Polizeispitzel-Affäre Basler SVP denkt über eine PUK nach

Die Antworten von Sicherheitsdirektor Baschi Dürr am Mittwoch im Grossen Rat befriedigten SVP-Rat Edi Rutschmann nicht. Es sei jetzt Zeit für klare Fakten.

Sicherheitsdirektor Baschi Dürr musste am Mittwoch im Kantonsparlament zu zwei Interpellationen aus dem Rat Stellung nehmen.
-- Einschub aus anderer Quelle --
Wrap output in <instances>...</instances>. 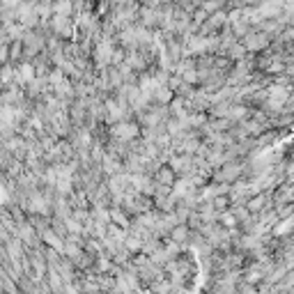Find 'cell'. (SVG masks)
<instances>
[{"label": "cell", "mask_w": 294, "mask_h": 294, "mask_svg": "<svg viewBox=\"0 0 294 294\" xmlns=\"http://www.w3.org/2000/svg\"><path fill=\"white\" fill-rule=\"evenodd\" d=\"M266 44H269V37H266L264 32H251V35L243 37V46H246V51L264 48Z\"/></svg>", "instance_id": "6da1fadb"}]
</instances>
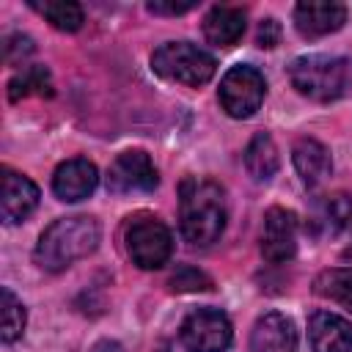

SP-Rätin Ursula Metzger und ihr SVP-Kollege Edi Rutschmann verlangten Aufklärung über eine mögliche Bespitzelung türkischstämmiger Einwohnerinnen und Einwohner durch einen Erdogan treuen Beamten im Basler Polizeikorps.

Beide Ratsmitglieder zeigten sich von Dürrs Antworten auf ihre Fragen unbefriedigt. Sie habe sich mehr erhofft, so Metzger, zum Beispiel darüber, wer bei der Polizei zu welchen Daten Zugriff habe. Es gehe ja letztlich nicht nur um Datenabfragen in Zusammenhang mit der Türkei. Auch sei es für die möglicherweise Betroffenen wichtig zu wissen, welche Art Daten abgefragt worden sind.

Sicherheitsdirektor Baschi Dürr machte diesbezüglich im Rat ein konkretes Angebot: Wer befürchte, dass über ihn oder sie durch den mutmasslichen Spitzel im Polizeikorps Daten abgefragt worden sind, könne sich bei der Staatsanwaltschaft melden und darüber Auskunft verlangen.

SVP denkt über PUK nach

Noch verärgerter als seine SP-Ratskollegin zeigte sich Edi Rutschmann. Es sei an der Zeit, dass klare Fakten auf den Tisch kämen und nicht nur schwammige Antworten, verlangte der SVP-Rat. Auch sein Partei-Kollege Pascal Messerli sprach von einem Skandal und monierte, die Regierung nehme die ganze Affäre auf die leichte Schulter. Die SVP prüfe jetzt, ob sie zur Aufklärung der Affäre eine Parlamentarische Untersuchungskommission PUK fordern werde, stellte Rutschmann in Aussicht.